Date: Sunday, January 30th, 2011
Status: The Merrythought (Making a Wish)
Info: There’s two wishbones sitting on the counter and they’ve been there for a while. We all know what we want – so there’s really no reason to go through the motions with the wishbone if we’re all wishing for the same thing. Is there? So I did some research. I do a lot of that these days … here on the weekends the research is less breast cancer and more on the unusual, so while aligned with the unusual I present to you a few things I’m sure you thought you knew about …
The wishbone is the third member of the great Euro-American lucky charm triumvirate — the other two being the horseshoe and the four-leaf clover. Sometimes called the “merrythought” in the British Isles, the wishbone is a bone overlying the breastbone of fowl, but most especially the chicken and the turkey.

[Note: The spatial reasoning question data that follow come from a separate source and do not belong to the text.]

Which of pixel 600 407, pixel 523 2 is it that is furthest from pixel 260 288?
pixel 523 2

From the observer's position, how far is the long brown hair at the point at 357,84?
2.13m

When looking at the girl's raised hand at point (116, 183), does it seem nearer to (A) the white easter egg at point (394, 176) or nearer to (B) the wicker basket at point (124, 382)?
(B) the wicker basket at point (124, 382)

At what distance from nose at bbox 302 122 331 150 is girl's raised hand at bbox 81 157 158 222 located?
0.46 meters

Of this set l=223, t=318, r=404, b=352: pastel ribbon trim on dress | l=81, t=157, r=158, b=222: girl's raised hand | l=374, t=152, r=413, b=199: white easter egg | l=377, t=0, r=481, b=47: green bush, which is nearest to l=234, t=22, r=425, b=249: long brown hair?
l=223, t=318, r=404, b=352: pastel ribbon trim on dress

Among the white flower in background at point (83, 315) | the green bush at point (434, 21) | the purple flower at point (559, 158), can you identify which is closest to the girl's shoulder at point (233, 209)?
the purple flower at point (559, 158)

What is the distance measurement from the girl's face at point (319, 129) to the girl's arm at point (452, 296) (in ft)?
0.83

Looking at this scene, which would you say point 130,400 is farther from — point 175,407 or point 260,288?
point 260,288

It is the custom to save this bone intact when carving the bird at dinner and to dry it over the stove or by the fire (or, sometimes, to dry it for three days in the air, three being a fortuitous magical number) until it is brittle.

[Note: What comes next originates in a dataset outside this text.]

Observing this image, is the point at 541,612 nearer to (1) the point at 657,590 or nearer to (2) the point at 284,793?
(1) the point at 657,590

Once the merrythought is dry, it is given to two people (usually children), who pull it apart until it cracks and breaks, each one making a wish while doing so. The person who gets the “long half” of the wishbone will have his or her wish “come true.” If the wishbone breaks evenly, both parties get their wishes. In some families it is said that the wish will only come true if it is not revealed to anyone. (The belief that a wish must be kept secret to ensure its fulfillment also occurs in “first star” and birthday candle wishing rituals).
In its intact form, the wishbone itself does not confer good luck, but it holds the promise of luck to the one who gets the longer half. Because of its association with conviviality and festive dinners, the wishbone has a long history of use in holiday cards. This postcard, dating from the postcard mania period of 1906-1918, is one of many in my collection that shows a merrythought with holly as a Christmas or New Year party amulet. The wishbone is found on numerous Good Luck postcards of the era.
In the 1930s, the wishbone was a common image on North American good luck coins and one could even buy little gold or silver wishbone charms; but by the 1990s it, like that other “dead animal part,” the rabbit foot, had fallen out of favour with the makers of lucky amulets.
See there was no ESPN in the ’30’s to keep the family interested in more global things like the Celtics/Lakers game being played right now … Bonnie is doing something she loves more than most things; she’s painting touch-ups in the master bathroom we just finished refurnishing/refinishing.
Keep her close … ML just touched down in NYC and the text test to Bonnie’s Boosters worked without issues yesterday.
The weekend is about to close. We have an ultrasound scheduled for tomorrow (right breast) – once the radiologists do their thing we’ll have surgery scheduled and a plan for both breasts should anything unusual come out of the ultrasound tomorrow.